---
title: "Week 05 Question Set"
output: html_document
date: "2025-04-29"
---
```{r setup, include=FALSE}
knitr::opts_chunk$set(echo = TRUE)
```
a) **What are SAM/BAM files? What is the difference between to the two?**\
SAM is Sequence Alignmnent/Mapping, and BAM is the binary version of that (hence the B). These files are the resultant of sequence alignment, wherein sequence data is aligned to a genome; the big difference is that BAM files are much smaller and easier to process in downstream work since they are in a compressed binary format. SAM files are much larger, as they are text-based.
b) **`samtools`is a popular program for working with alignment data.

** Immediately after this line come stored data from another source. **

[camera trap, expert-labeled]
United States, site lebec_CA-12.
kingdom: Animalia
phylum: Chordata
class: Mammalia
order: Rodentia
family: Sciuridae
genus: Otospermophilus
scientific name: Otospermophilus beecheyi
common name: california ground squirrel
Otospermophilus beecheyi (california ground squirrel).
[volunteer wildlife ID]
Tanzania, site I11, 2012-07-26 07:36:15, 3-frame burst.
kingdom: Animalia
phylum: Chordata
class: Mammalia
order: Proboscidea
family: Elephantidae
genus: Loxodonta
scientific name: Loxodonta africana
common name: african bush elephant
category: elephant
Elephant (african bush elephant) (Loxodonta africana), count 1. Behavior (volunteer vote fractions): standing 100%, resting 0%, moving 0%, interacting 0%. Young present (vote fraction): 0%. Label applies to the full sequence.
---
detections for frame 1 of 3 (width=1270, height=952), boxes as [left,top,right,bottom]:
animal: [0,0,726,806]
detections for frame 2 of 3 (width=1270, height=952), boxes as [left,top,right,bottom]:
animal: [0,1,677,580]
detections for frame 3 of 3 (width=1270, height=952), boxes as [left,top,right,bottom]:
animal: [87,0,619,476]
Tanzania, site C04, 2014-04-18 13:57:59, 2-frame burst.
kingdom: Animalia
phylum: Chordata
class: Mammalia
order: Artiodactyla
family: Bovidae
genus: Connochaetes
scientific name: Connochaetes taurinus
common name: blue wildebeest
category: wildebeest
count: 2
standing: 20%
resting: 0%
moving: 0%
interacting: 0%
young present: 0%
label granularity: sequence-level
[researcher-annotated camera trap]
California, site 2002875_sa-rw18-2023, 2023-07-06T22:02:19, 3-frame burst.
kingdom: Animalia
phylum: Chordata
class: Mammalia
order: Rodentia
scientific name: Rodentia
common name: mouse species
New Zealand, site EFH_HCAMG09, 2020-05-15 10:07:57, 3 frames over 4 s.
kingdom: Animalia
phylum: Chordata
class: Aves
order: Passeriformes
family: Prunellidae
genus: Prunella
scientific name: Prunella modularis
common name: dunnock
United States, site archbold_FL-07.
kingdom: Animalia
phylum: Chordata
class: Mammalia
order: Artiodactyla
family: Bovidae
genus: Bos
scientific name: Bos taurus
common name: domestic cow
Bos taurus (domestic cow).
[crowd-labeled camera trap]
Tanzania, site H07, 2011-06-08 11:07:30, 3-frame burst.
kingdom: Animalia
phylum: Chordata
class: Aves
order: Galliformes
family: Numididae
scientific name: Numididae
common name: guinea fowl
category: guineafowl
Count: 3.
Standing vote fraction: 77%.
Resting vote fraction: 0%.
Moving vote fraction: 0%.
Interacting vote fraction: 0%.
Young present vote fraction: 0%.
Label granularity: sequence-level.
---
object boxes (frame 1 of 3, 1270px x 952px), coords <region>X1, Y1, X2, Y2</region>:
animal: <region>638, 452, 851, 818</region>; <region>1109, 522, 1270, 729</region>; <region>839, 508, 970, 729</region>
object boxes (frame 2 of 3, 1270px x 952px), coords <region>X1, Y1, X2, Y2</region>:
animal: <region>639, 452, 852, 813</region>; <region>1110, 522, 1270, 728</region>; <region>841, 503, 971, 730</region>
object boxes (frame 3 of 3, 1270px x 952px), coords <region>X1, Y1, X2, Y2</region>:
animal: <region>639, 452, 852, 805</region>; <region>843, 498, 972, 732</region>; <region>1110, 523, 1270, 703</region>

What are three common tasks that this software is used for?**\
`samtools` is often used for converting between SAM/BAM/CRAM format, sorting & indexing alignment data, and extracting & filtering alignments.
c) **Why might you want to visualize alignment data and what are two program that can be used for this?**\
It's helpful to visualize alignment data when you want to investigate for mismatches, misalignments, errors in library preparation, SNPs, etc. lots of reasons to physically look at your data! `samtools` has the subcommand `tview` that's useful for quick looks, but a more extensive and user-friendly option is the Integrated Genomics Viewer (IGV).
d) **Describe what VCF file is?**\
VCF files (Variant Call Format) are tab-delimited, plain-text files that contain the infomation on variants in the genomic data produced in the previous pipeline steps, i.e. alignment to the reference genome.